Newly appointed Natural Resources Minister Amarjeet Sohi says the idea that Ottawa’s $4.5-billion purchase of the Trans Mountain pipeline could be viewed as a national-security risk to the United States is “inconceivable.”
Given the uncertainties about North American trade measures under U.S. President Donald Trump, trade and energy experts this week flagged U.S. State Department rules that the government must be notified when ownership of a cross-border pipeline changes hands.
The Trans Mountain system that Ottawa wants to buy from Kinder Morgan Canada Ltd. includes the Puget Sound pipeline, a 111-kilometre line that can carry as much as 180,000 barrels a day of crude from Alberta to refineries in Washington State. The federal government’s acquisition of the Puget Sound line must be reported both to the U.S. State Department and to the Committee on Foreign Investment in the United States, a group under the U.S. Treasury Department that examines foreign takeovers for national-security implications.
“As we have stated in our dispute with the U.S. on tariffs and on NAFTA, Canada is not a security threat to the United States, and even to think that Canada can be is just inconceivable,” Mr. Sohi said in response to reporters’ question on the U.S. review at an Enoch Cree Nation event west of Edmonton on Friday.
“We are confident that we will get through this normal process to get its approval.”
However, the Trump administration continues to call Canada a national-security threat in justifying its imposition of steep tariffs on Canadian steel. That position is viewed by many as a negotiating tactic on the part of the United States as it seeks a dominant position in talks on a revamped North American free-trade agreement.
U.S. Trade Representative Robert Lighthizer said this week that the tariffs on steel and aluminum would be lifted if Canada, Mexico and the United States agreed to a new NAFTA deal. Given this trade climate, there are fears that the American review for the Trans Mountain sale could also be used to give the United States leverage in trade talks.
But Mr. Sohi, along with Alberta Premier Rachel Notley and Kinder Morgan Canada president Ian Anderson, all indicated on Friday that they don’t anticipate any surprises in the continuing U.S. review process.
The politicians joined Enoch Cree Nation Chief Bill Morin in a special ceremony on Friday to open a site that will store materials, including 40 kilometres of pipe, for the Trans Mountain expansion project.
While Ms. Notley had earlier this month said project construction will begin in July, it now looks like the start date will be in August.
At the same news conference on Friday, Mr. Anderson said actual construction on the pipeline will begin in Alberta on Aug. 25, and in the North Thompson region of British Columbia about a month after that. The work this year will be focused on preparing the right of way, which also includes surveying for traditional Indigenous medicines and artifacts along the route. Actual pipe will be put in the ground in January and February.
Facing intense environmental and political opposition to the expansion project, Kinder Morgan’s U.S. parent company threatened early this year to walk away from the project. The firm’s ultimatum pushed Ottawa to agree to purchase the existing Trans Mountain pipeline and the expansion project.

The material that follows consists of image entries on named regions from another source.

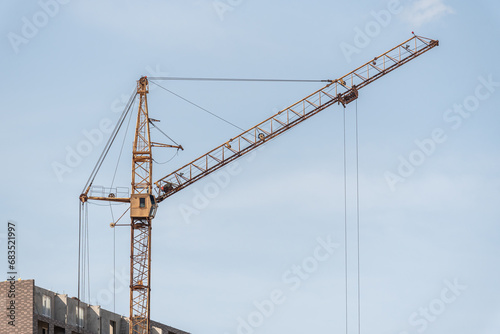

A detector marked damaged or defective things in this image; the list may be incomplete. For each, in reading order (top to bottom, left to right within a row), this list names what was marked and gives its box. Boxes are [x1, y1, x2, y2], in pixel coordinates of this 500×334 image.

rusty steel structure [79, 34, 438, 334]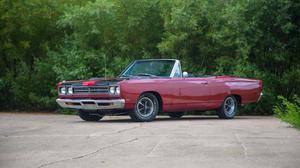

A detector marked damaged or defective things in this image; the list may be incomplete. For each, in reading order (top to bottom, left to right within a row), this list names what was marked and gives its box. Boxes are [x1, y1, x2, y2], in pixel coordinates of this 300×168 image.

cracked pavement [0, 113, 300, 168]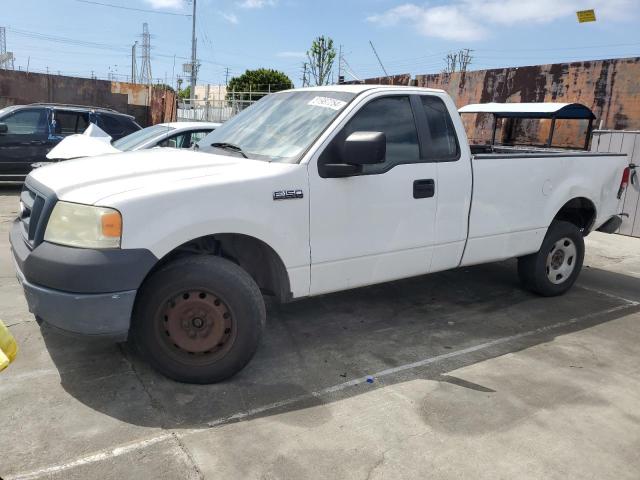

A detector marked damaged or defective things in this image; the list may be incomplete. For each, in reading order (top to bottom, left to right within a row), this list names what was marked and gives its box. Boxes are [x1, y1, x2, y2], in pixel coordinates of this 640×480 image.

rusted metal wall [0, 70, 176, 126]
rusty wheel hub [161, 290, 234, 354]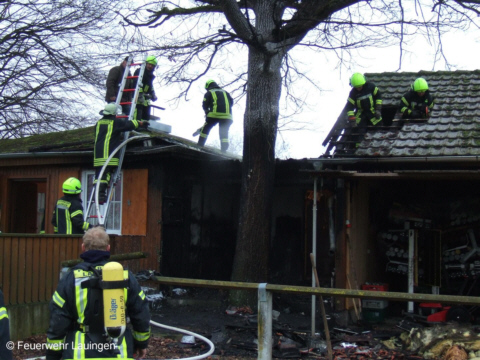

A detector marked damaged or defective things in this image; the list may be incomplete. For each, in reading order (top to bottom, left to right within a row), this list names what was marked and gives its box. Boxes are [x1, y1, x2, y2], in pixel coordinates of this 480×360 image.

damaged roof [0, 126, 240, 161]
damaged roof [324, 70, 480, 158]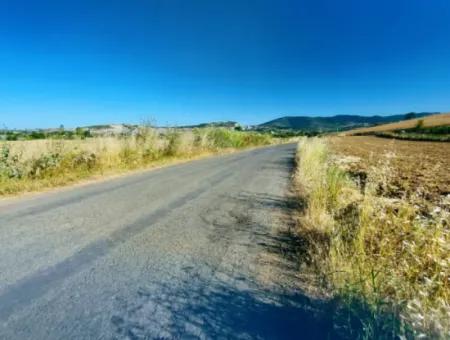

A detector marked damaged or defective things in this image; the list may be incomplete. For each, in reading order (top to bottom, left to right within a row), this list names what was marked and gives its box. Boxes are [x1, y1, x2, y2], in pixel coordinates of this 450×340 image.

cracked road surface [0, 145, 338, 338]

The federal Liberals, along with Alberta, argue that the project is both safe and in the country’s economic interest. And to make sure Canada’s first major conduit to sell oil in global markets is actually constructed, Ottawa had to take control. However, the project still faces First Nation legal challenges, as well as opposition from the NDP-led government in B.C. that says increased oil-tanker traffic could result in a major spill. Mr. Sohi reiterated on Friday that the government doesn’t want to hold the pipeline asset for long, and is looking for an appropriate buyer.
(At this moment, Kinder Morgan still owns Trans Mountain. Although the federal government has said the $4.5-billion sale would close in August, Mr. Anderson said on Friday that the earliest the deal can close is September − after a shareholders vote on the terms. Completion of the deal could be pushed as far as October).

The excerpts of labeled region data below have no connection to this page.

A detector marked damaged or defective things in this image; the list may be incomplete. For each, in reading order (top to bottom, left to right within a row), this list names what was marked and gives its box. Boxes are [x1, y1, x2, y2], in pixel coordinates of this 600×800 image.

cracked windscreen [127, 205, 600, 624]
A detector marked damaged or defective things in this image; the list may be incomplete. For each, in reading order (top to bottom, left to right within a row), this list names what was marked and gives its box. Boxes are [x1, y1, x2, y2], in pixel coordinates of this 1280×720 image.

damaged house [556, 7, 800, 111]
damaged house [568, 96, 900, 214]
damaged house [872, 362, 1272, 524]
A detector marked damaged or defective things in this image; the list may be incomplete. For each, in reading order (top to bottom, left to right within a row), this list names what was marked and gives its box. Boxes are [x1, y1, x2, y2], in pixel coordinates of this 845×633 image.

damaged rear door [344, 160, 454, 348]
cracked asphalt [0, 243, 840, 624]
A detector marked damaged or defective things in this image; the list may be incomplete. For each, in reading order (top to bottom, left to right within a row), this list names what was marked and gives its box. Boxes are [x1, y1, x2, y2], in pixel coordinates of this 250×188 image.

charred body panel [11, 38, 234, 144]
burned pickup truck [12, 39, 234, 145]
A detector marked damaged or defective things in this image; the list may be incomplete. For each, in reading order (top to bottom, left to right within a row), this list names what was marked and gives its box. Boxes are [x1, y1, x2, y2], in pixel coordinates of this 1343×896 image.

Mr. Morin suggested that his First Nation would be interested in joining other Indigenous leaders who want to make a direct investment in the pipeline expansion project. Chief Jim Boucher of the Fort McKay First Nation in northern Alberta – whose lands are surrounded by oil-sands projects – is one of the leaders working to build support for investment by Alberta and B.C. Indigenous communities.
“Ownership, you know, that’s not for today,” Mr. Morin said on Friday. “But definitely I do support First Nations’ ownership of this pipeline.”